Atieh (Migration)

Case

[2020] AATA 5671


Atieh (Migration) [2020] AATA 5671 (21 September 2020)

DECISION RECORD

DIVISION:Migration & Refugee Division

REVIEW APPLICANT:  Mr Ziad Atieh

VISA APPLICANT:  Mr Monzer Atie

CASE NUMBER:  1837743

HOME AFFAIRS REFERENCE(S):          BCC2018/4977544

MEMBER:Angela Cranston

DATE:21 September 2020

PLACE OF DECISION:  Sydney

DECISION:The Tribunal affirms the decision not to grant the visa applicant a Visitor (Class FA) visa.

Statement made on 21 September 2020 at 10:40am

CATCHWORDS

MIGRATION – Visitor (Class FA) visa – subclass 600 (Visa) – Sponsored Family stream – genuine temporary stay criterion – economic and security situation in Lebanon– strong incentive to remain in Australia –decision under review affirmed

LEGISLATION

Migration Act 1958, s 65

Migration Regulations 1994, Schedule 2, cls, 600.211, 600.231

STATEMENT OF DECISION AND REASONS

APPLICATION FOR REVIEW

1. This is an application for review of a decision made by a delegate of the Minister for Immigration on 17 December 2018 to refuse to grant the visa applicant a Visitor (Class FA) visa under s.65 of the Migration Act 1958 (the Act).

2.    The Tribunal’s consideration of claims and evidence is at paragraph 14. The claims and evidence are directly below. 

3.    The visa applicant applied for the visa on 9 November 2018. At the time the visa application was lodged, Class FA contained one subclass, Subclass 600 (Visitor), with a number of different streams. In this case the applicant applied for the visa seeking to satisfy the primary criteria in the Sponsored Family stream.

4. The criteria for a Subclass 600 visa are set out in Part 600 of Schedule 2 to the Migration Regulations 1994 (the Regulations). Relevantly to this case, they include cl.600.211, which requires the visa applicant to satisfy the Minister that the visa applicant genuinely intends to stay temporarily in Australia for the purpose for which the visa is granted.

5.    In his application, the applicant stated that he wished to visit Australia for up to 3 months and to be in Australia on 25 December and 31 December 2018 to celebrate Christmas and new year with his siblings and friends and their families. He stated he was born in 1993, was unmarried, lived in Tripoli and that his parents, 2 sisters and brother would not be accompanying him. He also stated his brother, sister, aunt and nephews were in Australia and he worked at Hozz Mall as a sales worker since 1 July 2016.

6.    The delegate refused to grant the visa on the basis that the visa applicant did not meet cl.600.211 on the following basis:

I have noted that the applicant has declared the presence of family members that will remain in Lebanon during their proposed visit to Australia, namely their parents and siblings. While I acknowledge that these family members may offer some inducement to return to Lebanon I am not satisfied that their presence sufficiently demonstrates that the applicant intends a genuine temporary stay in Australia.

=-=-=-=-=

**Complete the following**
1. According to the decision record, which relatives did the visa applicant say were in Australia? List each one.
2. Write the next part of the decision record, picking up after its final sentence.

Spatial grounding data
=-=-=-=-=

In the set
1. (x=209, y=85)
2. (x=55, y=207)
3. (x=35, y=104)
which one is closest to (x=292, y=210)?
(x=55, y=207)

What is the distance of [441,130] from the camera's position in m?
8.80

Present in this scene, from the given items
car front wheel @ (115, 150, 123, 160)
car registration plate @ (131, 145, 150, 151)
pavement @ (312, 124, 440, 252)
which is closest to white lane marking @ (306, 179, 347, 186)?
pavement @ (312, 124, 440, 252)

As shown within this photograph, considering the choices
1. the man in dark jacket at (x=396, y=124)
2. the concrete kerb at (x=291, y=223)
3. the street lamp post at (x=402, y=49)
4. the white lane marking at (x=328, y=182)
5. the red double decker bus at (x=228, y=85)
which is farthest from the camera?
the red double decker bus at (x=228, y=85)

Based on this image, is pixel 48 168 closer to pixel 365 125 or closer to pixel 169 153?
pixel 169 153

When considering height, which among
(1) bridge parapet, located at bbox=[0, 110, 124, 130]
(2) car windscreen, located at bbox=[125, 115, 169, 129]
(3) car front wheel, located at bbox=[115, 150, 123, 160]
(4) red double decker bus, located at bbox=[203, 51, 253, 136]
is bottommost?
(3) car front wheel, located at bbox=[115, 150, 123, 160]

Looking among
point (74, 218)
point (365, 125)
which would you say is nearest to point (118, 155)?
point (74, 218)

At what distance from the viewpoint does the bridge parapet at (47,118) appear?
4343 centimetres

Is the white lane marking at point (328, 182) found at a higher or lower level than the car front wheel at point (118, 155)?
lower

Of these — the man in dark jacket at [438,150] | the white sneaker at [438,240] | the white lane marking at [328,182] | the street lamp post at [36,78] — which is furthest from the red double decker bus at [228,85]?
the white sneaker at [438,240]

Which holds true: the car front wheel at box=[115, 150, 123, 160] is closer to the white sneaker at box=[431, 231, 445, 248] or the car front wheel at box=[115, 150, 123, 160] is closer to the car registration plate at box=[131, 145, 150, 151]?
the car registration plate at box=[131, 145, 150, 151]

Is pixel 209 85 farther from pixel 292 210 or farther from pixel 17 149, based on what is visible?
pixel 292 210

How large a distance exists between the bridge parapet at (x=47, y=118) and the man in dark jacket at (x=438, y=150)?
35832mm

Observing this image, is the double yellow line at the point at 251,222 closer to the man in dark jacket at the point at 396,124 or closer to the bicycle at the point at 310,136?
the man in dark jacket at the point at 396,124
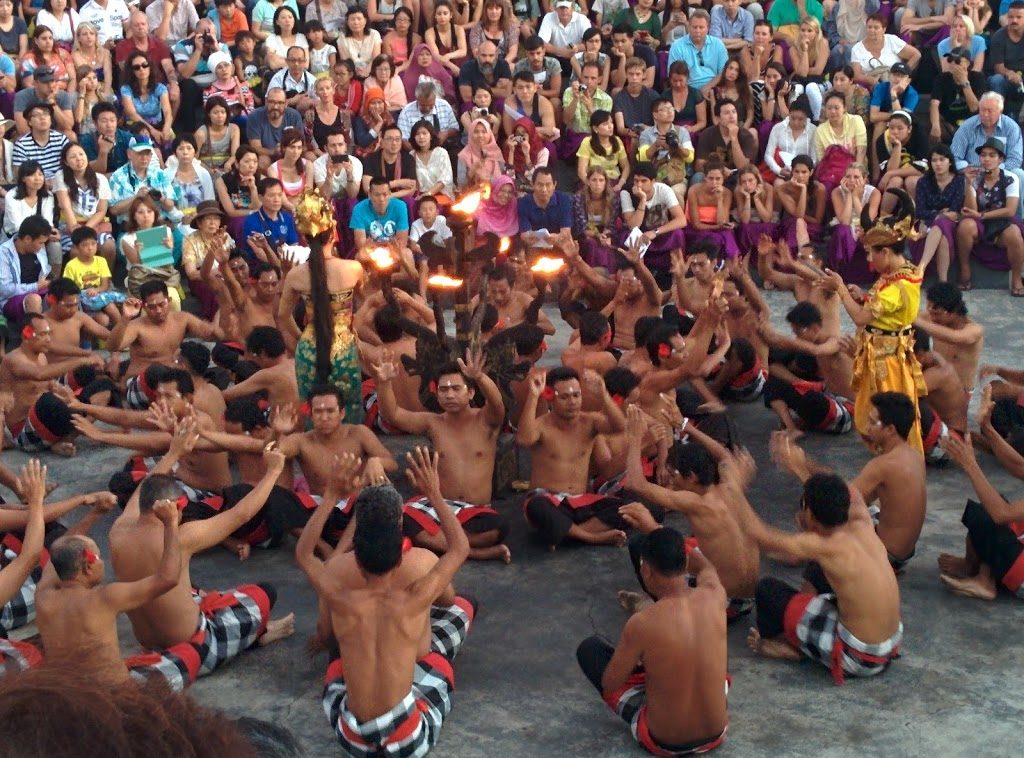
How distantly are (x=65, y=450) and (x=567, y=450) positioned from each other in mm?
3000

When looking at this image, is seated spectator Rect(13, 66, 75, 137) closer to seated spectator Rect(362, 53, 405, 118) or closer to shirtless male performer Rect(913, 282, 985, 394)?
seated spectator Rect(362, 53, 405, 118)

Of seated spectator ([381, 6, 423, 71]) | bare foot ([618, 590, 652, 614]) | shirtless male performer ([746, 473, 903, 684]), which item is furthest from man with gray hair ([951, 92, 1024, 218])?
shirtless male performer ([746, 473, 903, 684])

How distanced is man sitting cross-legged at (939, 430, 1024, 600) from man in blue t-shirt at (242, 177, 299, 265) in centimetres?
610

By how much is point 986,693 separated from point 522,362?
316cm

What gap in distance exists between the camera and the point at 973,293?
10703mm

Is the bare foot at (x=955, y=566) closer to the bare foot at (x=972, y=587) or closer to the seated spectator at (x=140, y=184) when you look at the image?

=-=-=-=-=

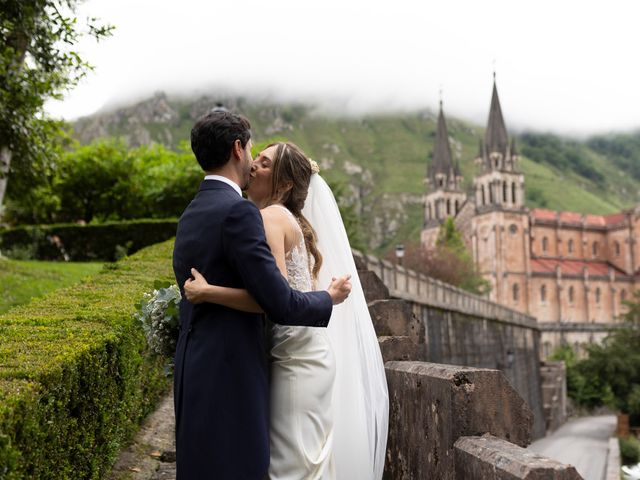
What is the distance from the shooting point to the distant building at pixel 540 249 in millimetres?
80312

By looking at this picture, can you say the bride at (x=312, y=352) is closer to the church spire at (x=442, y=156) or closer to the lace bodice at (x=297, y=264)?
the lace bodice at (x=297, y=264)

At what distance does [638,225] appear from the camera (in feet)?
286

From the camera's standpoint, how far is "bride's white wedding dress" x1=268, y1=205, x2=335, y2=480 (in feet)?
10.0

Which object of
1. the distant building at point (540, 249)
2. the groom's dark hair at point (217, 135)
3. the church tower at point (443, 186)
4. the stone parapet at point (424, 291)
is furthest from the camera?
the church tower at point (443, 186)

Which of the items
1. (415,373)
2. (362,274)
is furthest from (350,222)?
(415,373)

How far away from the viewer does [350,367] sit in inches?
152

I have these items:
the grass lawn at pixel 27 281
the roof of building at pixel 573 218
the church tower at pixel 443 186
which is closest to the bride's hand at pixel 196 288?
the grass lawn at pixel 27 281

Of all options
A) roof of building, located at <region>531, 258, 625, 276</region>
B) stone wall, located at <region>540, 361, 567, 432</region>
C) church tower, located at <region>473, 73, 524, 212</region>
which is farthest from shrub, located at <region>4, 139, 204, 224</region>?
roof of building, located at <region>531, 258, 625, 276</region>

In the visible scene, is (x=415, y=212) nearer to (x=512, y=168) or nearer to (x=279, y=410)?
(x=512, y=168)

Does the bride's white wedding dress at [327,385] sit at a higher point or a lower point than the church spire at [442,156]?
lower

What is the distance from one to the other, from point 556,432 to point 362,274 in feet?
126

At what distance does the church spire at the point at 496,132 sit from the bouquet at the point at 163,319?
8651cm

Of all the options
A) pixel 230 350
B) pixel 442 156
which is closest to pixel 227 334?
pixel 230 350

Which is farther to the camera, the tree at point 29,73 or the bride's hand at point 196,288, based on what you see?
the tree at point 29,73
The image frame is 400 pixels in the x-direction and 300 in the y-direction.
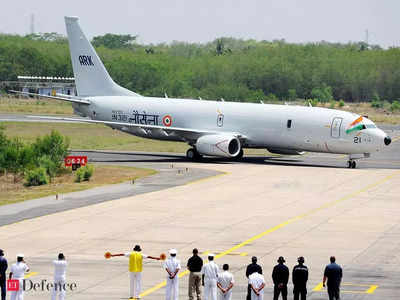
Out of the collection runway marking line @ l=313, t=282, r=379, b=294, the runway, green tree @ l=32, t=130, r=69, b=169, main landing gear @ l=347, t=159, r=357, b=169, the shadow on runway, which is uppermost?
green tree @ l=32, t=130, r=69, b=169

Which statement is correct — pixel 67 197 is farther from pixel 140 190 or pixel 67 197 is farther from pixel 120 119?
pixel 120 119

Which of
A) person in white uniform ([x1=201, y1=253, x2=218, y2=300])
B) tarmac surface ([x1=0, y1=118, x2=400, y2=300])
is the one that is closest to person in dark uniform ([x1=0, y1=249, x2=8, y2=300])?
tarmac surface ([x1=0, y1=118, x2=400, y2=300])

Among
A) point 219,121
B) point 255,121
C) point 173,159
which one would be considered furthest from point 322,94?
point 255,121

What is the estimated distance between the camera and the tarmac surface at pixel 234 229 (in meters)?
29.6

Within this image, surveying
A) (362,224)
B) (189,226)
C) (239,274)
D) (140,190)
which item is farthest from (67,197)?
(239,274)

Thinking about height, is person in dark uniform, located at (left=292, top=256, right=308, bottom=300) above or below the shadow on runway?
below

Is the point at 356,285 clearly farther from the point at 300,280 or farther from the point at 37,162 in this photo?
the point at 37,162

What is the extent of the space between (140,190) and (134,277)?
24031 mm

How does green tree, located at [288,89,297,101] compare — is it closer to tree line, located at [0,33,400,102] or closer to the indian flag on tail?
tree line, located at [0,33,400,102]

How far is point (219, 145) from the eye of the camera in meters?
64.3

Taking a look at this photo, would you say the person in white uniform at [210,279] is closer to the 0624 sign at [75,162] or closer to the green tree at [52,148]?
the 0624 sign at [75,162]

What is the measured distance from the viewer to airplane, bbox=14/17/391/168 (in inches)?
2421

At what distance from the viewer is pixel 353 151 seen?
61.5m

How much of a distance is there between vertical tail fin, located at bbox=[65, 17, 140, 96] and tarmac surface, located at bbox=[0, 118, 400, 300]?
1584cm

=-=-=-=-=

**Solved tasks**
1. His brother, sister, aunt and nephews.

2.
In response to the employment question on the application for a family sponsored visitor short stay visa the applicant indicated that they are currently employed in customer service in Hozz Mall since 1/07/2016. The applicant provided a work certificate to support this claim. The work certificate from the employer states that the applicant has been granted one month paid leave. While the applicant’s employment claims are not doubted, I have concerns that the applicant’s employment may not provide sufficient incentive to induce them to return to Lebanon within the validity of their visa.

Recent reports from the Department of Foreign Affairs and Trade indicate that Lebanon is currently experiencing unpredictable security situations, the threat of terrorist attacks and ongoing political and sectarian tensions. While I accept that the applicant may not be directly affected by the unrest occurring in parts of Lebanon these reports indicate that Lebanon is most affected. Given such information and the unrest in Lebanon where they reside at this time, may encourage the applicant to remain in Australia after the expiry of any visa should it be granted.

I acknowledge that the purpose of the applicant’s intended travel is to visit their family and I have noted the circumstances that have motivated the applicant to lodge an application for an Australian visa. However while the applicant’s purpose of visit is noted, this in itself does not demonstrate that the applicant only intends a genuine temporary stay. The applicant has not provided sufficient evidence to demonstrate that their true intention is only for a genuine temporary stay in Australia.

7.    The review applicant appeared before the Tribunal on 16 September 2020 to give evidence and present arguments. The Tribunal also received oral evidence from the review applicant.  The Tribunal hearing was conducted in English.

8.    The review applicant stated that the applicant was currently engaged and was still employed. He stated in Lebanon, he had family that included his parents and 2 siblings. The review applicant stated that apart from him, the applicant had uncles and one aunt in Australia. He also stated that his parents had visited Australia twice, had complied with visa conditions and had returned. When the Tribunal put to the review applicant the country information that included the DFAT report for Lebanon, he stated that the applicant was coming to Australia for a holiday and it was no one’s intention to break immigration law.  He also stated that he was willing to provide a bond of up to $10 000 and that the applicant would not jeopardise his family’s future visa applications by remaining in Australia.  

9.    Movement records indicate the applicant arrived in Australia on 22 September 2009 on a tourist visa and departed on 15 October 2009. He again arrived on 24 June 2014 on a visitor visa and departed on 1 September 2014.

COUNTRY INFORMATION

  1. According to DFAT Country Information Report Lebanon dated 19 March 2019:

DFAT assesses that limited economic opportunity, exacerbated by the influx of displaced Syrians, is a push factor for external migration.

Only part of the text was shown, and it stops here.